**EXERCISE AIM**
Repeat word for word the lines from the one containing "Examine the image: is" through the end of the entries, including both of those lines.

**ENTRIES SUPPLIED**
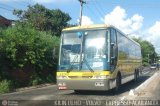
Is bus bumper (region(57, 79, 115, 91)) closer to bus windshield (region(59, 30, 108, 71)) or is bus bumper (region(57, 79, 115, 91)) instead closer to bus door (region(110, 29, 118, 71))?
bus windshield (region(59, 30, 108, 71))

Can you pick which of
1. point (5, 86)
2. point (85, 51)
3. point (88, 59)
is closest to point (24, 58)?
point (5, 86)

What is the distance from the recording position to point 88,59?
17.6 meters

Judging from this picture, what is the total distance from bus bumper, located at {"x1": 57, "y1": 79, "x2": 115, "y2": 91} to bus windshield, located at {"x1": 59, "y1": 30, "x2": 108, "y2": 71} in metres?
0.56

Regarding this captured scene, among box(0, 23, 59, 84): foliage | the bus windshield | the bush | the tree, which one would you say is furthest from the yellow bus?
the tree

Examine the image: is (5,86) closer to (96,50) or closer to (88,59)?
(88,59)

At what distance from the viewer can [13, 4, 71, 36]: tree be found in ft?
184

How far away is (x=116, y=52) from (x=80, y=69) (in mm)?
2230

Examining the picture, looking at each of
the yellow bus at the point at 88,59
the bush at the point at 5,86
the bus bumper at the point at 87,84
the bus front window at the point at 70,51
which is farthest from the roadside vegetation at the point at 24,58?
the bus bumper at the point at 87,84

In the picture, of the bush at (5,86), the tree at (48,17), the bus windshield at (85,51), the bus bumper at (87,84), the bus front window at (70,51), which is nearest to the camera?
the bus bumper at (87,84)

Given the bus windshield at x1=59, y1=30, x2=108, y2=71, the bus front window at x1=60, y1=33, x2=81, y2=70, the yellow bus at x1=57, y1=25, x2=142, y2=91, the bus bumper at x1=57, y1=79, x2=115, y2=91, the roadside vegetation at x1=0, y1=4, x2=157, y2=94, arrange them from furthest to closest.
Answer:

**EXERCISE ANSWER**
Examine the image: is (5,86) closer to (96,50) or closer to (88,59)?
(88,59)

At what distance from the viewer can [13, 4, 71, 36]: tree be found in ft?
184

How far away is (x=116, y=52) from (x=80, y=69) (in mm)?
2230

Examining the picture, looking at each of
the yellow bus at the point at 88,59
the bush at the point at 5,86
the bus bumper at the point at 87,84
the bus front window at the point at 70,51
which is farthest from the roadside vegetation at the point at 24,58?
the bus bumper at the point at 87,84

In the picture, of the bush at (5,86), the tree at (48,17), the bus windshield at (85,51), the bus bumper at (87,84), the bus front window at (70,51), which is nearest to the camera?
the bus bumper at (87,84)

Given the bus windshield at x1=59, y1=30, x2=108, y2=71, the bus front window at x1=60, y1=33, x2=81, y2=70, the yellow bus at x1=57, y1=25, x2=142, y2=91, the bus bumper at x1=57, y1=79, x2=115, y2=91, the roadside vegetation at x1=0, y1=4, x2=157, y2=94, arrange them from furthest to closest.
Answer:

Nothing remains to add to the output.